Dataset extract
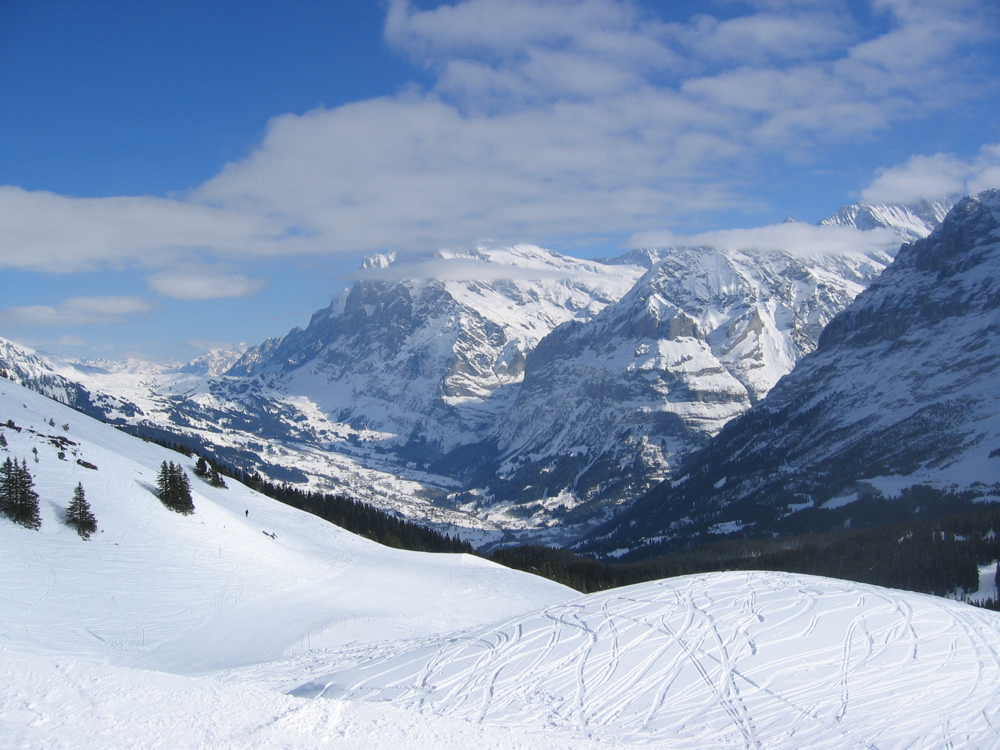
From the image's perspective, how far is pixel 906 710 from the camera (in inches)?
848

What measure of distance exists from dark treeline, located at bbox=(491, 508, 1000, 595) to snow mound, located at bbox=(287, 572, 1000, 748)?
68.1 m

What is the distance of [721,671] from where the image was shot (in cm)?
2397

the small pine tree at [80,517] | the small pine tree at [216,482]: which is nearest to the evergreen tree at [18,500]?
the small pine tree at [80,517]

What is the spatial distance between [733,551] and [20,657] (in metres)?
193

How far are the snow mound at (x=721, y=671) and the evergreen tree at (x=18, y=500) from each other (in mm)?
24703

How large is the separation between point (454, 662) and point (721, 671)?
30.9 feet

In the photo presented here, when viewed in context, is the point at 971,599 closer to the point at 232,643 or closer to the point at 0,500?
the point at 232,643

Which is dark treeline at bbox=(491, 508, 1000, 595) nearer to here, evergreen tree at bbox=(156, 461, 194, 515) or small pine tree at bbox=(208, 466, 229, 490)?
small pine tree at bbox=(208, 466, 229, 490)

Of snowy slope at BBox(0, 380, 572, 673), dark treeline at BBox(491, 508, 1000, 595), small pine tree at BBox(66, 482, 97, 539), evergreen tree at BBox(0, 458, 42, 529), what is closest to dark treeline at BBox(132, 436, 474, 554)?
dark treeline at BBox(491, 508, 1000, 595)

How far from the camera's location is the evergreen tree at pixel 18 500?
41.6 meters

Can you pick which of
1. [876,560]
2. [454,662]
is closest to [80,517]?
[454,662]

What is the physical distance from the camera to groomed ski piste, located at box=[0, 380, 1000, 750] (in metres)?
17.5

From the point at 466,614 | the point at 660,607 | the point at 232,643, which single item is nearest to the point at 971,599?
the point at 466,614

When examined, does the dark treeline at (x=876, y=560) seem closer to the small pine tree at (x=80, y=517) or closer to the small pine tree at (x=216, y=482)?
the small pine tree at (x=216, y=482)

To be done
Reproduce all of the data above verbatim, but leave out the pictures.

Full solution
From the image's perspective, how far is pixel 906 710 from the camera (in inches)?
848

What measure of distance exists from dark treeline, located at bbox=(491, 508, 1000, 595) to snow mound, located at bbox=(287, 572, 1000, 748)?
68.1 m

What is the distance of [721,671] from where the image was shot (in cm)?
2397

the small pine tree at [80,517] | the small pine tree at [216,482]: which is nearest to the evergreen tree at [18,500]?
the small pine tree at [80,517]

What is the spatial distance between [733,551] and [20,657] (in metres)?
193

How far are the snow mound at (x=721, y=671) and the evergreen tree at (x=18, y=500) from each other (in mm)?
24703

How large is the separation between point (454, 662) and point (721, 671)?
30.9 feet

In the photo presented here, when viewed in context, is the point at 971,599 closer to the point at 232,643 or closer to the point at 0,500?
the point at 232,643

Which is dark treeline at bbox=(491, 508, 1000, 595) nearer to here, evergreen tree at bbox=(156, 461, 194, 515) or small pine tree at bbox=(208, 466, 229, 490)?
small pine tree at bbox=(208, 466, 229, 490)

Of snowy slope at BBox(0, 380, 572, 673), dark treeline at BBox(491, 508, 1000, 595), small pine tree at BBox(66, 482, 97, 539), evergreen tree at BBox(0, 458, 42, 529), what is closest to dark treeline at BBox(132, 436, 474, 554)?
dark treeline at BBox(491, 508, 1000, 595)

How far from the camera's location is the evergreen tree at pixel 18 500?
41.6 meters

Can you pick which of
1. [876,560]
2. [454,662]
is closest to [80,517]?
[454,662]

What is the physical distance from the camera to groomed ski piste, located at box=[0, 380, 1000, 750] (in metres)?
17.5

From the point at 466,614 | the point at 660,607 | the point at 232,643, which single item is nearest to the point at 971,599?
the point at 466,614

When examined, does the dark treeline at (x=876, y=560) seem closer to the small pine tree at (x=80, y=517) or closer to the small pine tree at (x=216, y=482)?
the small pine tree at (x=216, y=482)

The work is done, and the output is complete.